» WHAT YOU WILL DO
Please write out the data below word for word, starting with the line with "Now Magnesium Malate 113 mg 180 Tablet" and going on through the line with "Mirabell Palace and", both included. Leave the pictures out of your answer.

» AVAILABLE DATA
• • • • • • •

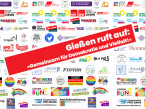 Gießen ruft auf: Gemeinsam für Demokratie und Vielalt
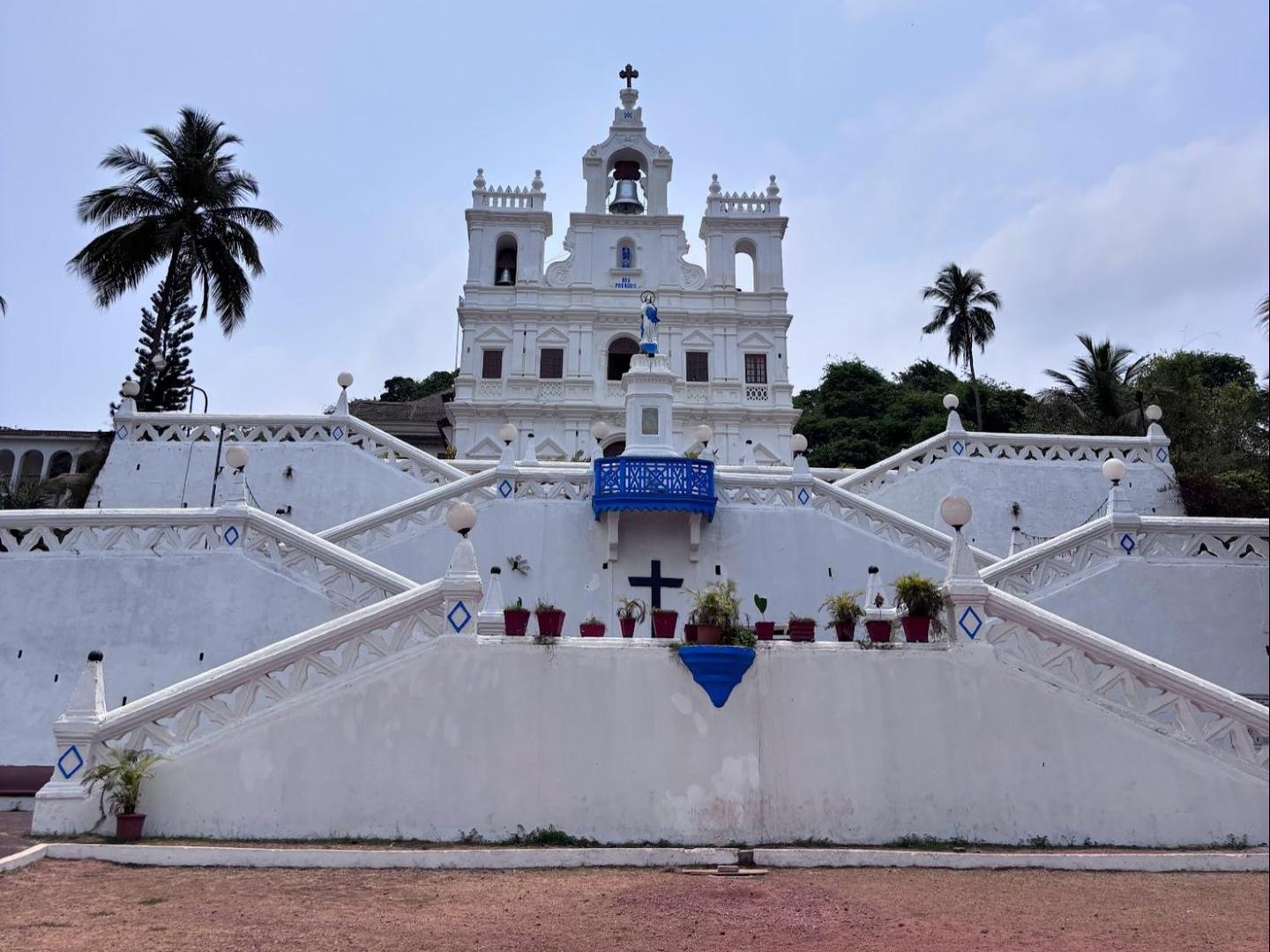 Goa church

• • • • • • •

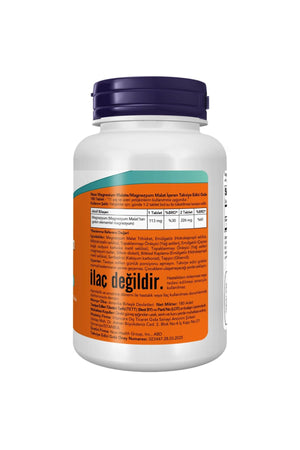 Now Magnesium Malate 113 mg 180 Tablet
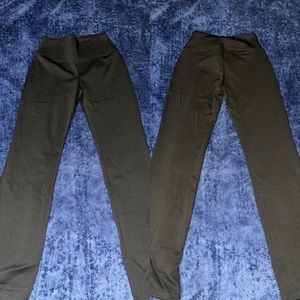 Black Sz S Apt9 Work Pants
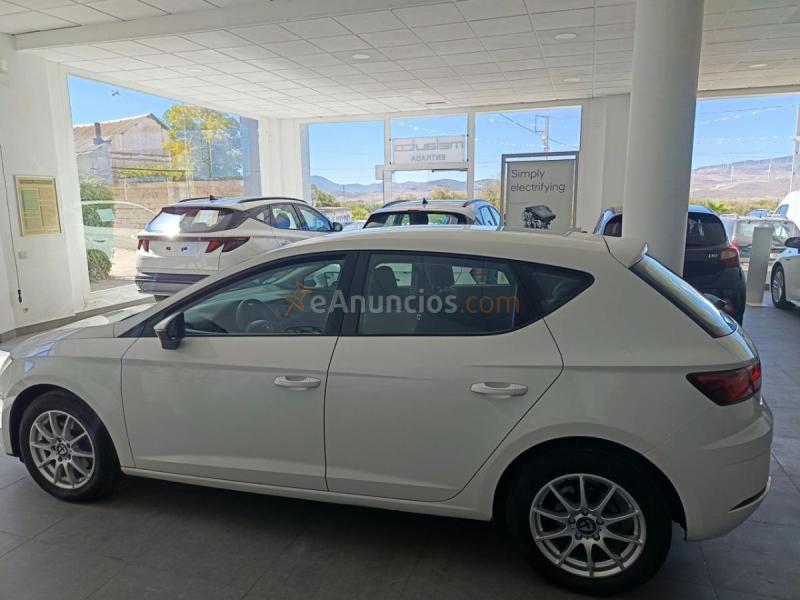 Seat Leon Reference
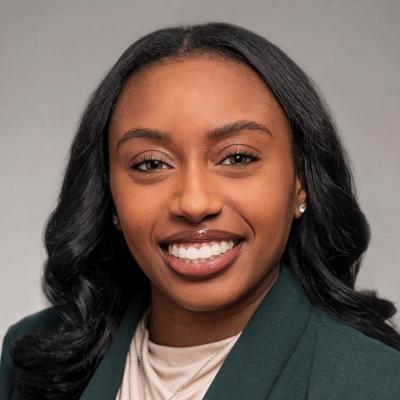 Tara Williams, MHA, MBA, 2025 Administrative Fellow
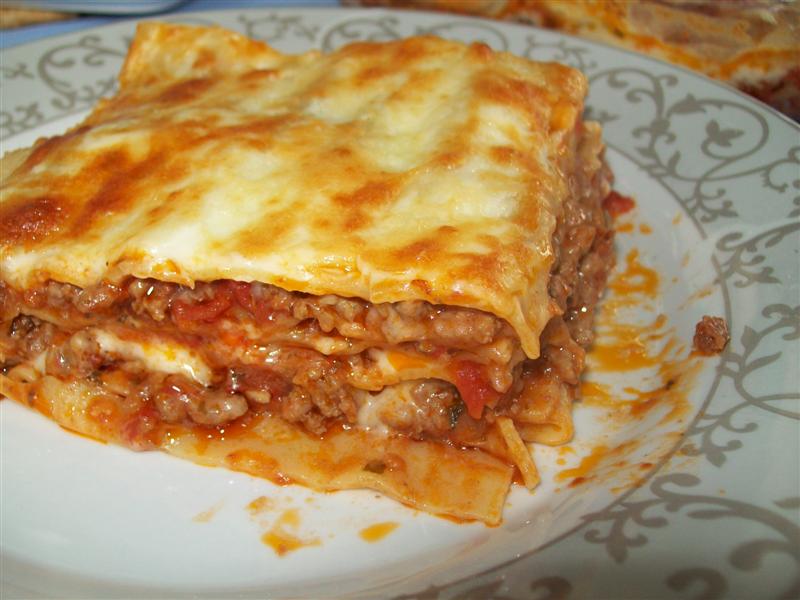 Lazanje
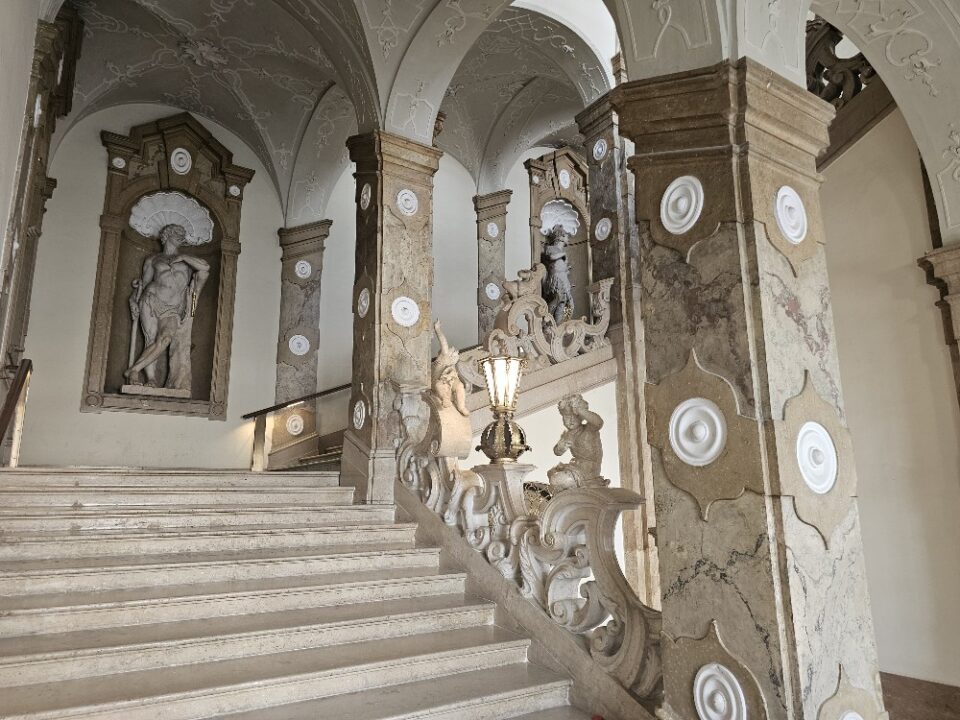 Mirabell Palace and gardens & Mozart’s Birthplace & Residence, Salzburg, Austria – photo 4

• • • • • • •

» EXPECTED ANSWER
 Now Magnesium Malate 113 mg 180 Tablet
 Black Sz S Apt9 Work Pants
 Seat Leon Reference
 Tara Williams, MHA, MBA, 2025 Administrative Fellow
 Lazanje
 Mirabell Palace and gardens & Mozart’s Birthplace & Residence, Salzburg, Austria – photo 4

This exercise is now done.